With a cure so readily available, nuclear power was now safe to be used in increasingly common ways. Radiation leaks were considered a minor annoyance and could be cleaned up far easier than any oil spill.

Without access to much of the technology that had been fried in the war, conventional nuclear power became commonplace. I remember watching my father bring home a new car, one with a miniature reactor tucked deep inside its engine.

Nuclear warheads. They had been a symbol of national power, of military might. Now they were considered obsolete. Their most terrifying concept, radiation bombardment, was commonplace and ineffective.

All of this happened in only a few years. At the time, many thought humanity had reached a golden age, that we have overcome our differences to stave off the apocalypse and grow closer as a whole.

Then the first mech attacked, and instead of banding together, the world fell apart once more.

Nowadays, instead of missiles, nuclear power took the form of mechs. The last warheads were either dismantled or left alone. As far as we knew, only a few ballistic missiles remained, rusting in the Vietnamese jungle. It was the only weapon with enough firepower capable of reaching Terminus in time.

Which explained why I was now hundreds of meters in the air, climbing down the slope of a crater.

I lurched around in my seat as the Sentinel marched down the sheer crater wall, massive legs pistoning into the stone as I descended.

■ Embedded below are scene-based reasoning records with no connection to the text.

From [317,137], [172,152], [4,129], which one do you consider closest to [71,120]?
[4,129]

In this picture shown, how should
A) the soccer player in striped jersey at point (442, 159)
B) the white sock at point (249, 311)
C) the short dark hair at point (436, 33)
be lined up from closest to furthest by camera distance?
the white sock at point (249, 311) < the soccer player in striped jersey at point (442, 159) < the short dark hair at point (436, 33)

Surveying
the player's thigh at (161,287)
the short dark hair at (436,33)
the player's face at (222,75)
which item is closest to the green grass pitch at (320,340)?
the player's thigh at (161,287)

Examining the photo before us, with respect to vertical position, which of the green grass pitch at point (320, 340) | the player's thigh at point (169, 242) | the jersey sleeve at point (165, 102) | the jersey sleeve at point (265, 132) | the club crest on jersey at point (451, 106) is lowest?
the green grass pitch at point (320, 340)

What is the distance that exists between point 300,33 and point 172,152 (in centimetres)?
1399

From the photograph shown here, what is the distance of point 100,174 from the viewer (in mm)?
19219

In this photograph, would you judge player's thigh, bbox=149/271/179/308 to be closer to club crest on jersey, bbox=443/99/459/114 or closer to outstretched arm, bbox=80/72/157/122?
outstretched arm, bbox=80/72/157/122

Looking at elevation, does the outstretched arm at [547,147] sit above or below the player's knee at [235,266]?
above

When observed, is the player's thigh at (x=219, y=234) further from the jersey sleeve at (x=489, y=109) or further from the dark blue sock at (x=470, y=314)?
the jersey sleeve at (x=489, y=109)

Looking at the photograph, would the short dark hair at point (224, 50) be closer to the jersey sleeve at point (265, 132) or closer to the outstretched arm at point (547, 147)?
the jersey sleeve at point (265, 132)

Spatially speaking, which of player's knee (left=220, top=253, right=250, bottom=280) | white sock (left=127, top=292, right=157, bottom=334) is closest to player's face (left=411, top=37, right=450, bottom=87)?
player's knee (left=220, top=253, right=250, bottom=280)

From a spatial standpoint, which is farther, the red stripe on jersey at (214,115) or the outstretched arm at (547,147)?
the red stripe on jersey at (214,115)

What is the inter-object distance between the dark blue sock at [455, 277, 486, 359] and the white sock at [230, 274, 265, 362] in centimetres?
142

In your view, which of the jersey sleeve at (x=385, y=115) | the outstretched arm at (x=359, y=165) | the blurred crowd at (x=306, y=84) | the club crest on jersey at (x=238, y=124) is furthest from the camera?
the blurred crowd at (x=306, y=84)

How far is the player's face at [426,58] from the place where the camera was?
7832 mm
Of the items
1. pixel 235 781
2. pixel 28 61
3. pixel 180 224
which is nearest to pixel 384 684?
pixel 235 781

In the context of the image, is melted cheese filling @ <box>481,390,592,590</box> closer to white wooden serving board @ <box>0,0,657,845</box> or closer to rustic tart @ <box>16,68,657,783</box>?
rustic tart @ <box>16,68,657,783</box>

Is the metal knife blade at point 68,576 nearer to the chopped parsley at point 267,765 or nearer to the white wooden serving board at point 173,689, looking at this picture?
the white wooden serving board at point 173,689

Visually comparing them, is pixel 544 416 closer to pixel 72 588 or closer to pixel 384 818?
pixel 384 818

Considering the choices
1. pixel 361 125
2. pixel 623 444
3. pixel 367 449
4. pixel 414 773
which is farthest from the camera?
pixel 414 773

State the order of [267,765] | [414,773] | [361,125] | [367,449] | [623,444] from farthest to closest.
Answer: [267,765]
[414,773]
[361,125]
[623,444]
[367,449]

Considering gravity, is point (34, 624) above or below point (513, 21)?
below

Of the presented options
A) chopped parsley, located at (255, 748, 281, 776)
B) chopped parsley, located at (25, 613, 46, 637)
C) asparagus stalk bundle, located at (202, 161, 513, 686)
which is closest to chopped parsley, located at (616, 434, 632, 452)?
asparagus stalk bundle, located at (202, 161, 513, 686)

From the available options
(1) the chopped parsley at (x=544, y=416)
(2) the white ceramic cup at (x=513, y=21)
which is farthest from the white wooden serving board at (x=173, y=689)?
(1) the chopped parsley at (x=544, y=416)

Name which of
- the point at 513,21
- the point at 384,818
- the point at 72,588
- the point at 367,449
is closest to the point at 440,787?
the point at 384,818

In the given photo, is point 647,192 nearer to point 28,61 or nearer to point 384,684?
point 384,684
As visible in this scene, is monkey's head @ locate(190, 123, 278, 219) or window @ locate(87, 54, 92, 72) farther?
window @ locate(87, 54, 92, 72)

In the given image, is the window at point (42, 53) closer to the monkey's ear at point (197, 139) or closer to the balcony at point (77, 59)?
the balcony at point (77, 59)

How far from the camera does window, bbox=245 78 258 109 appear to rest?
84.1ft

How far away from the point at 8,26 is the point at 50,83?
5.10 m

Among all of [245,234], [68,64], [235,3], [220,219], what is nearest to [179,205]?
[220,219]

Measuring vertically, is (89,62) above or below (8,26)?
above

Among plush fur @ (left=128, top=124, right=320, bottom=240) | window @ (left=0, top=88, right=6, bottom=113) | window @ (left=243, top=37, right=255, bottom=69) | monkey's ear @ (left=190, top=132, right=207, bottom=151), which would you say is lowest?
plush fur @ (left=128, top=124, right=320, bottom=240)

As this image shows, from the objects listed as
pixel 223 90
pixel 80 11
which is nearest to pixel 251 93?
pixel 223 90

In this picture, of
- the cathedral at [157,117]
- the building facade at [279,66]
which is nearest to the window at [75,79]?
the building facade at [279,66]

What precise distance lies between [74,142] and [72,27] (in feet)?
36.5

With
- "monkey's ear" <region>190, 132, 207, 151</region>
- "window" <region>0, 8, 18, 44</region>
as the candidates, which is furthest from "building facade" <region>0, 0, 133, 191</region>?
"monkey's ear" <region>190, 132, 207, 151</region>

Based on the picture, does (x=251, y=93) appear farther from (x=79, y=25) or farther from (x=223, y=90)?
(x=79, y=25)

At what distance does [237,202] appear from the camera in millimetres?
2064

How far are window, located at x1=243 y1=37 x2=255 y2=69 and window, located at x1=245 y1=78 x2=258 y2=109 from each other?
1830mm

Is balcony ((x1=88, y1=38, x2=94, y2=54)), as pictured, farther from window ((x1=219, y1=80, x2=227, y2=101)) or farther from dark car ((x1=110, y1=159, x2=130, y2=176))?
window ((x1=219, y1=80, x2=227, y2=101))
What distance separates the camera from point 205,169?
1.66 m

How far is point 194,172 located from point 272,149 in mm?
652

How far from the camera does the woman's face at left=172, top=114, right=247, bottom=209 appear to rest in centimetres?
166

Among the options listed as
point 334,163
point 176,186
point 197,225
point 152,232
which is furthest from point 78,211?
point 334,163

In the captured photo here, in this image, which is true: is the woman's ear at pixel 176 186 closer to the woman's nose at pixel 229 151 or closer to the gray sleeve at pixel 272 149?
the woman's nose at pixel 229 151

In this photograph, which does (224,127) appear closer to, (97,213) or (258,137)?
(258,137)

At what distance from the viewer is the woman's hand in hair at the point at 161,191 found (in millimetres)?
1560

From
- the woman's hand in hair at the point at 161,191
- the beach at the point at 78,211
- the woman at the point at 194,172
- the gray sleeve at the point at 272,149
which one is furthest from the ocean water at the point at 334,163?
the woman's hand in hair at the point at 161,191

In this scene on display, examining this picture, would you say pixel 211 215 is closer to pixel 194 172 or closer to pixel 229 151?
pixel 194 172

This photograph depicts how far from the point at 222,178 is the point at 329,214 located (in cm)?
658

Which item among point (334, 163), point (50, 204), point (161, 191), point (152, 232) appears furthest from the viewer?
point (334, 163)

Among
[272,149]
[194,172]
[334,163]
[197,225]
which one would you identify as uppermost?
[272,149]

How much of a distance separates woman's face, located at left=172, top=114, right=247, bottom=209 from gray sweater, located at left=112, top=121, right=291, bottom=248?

The mech was certainly not designed to be comfortable. I felt every step of its massive legs.

A few muffled grunts over the comms confirmed that Martin was having as bumpy a ride as I was. His Sentinel scrambled along the rock a few hundred meters to my right.

From my angle all I could see was rock and the sparse stone floor far below me. The crater wall was a near-vertical slice of rock, making it feel as though I was standing on flat ground and the rest of the world was tilted. Feeling nauseous, I rotated my Sentinel's cockpit halfway around so that I faced upwards instead.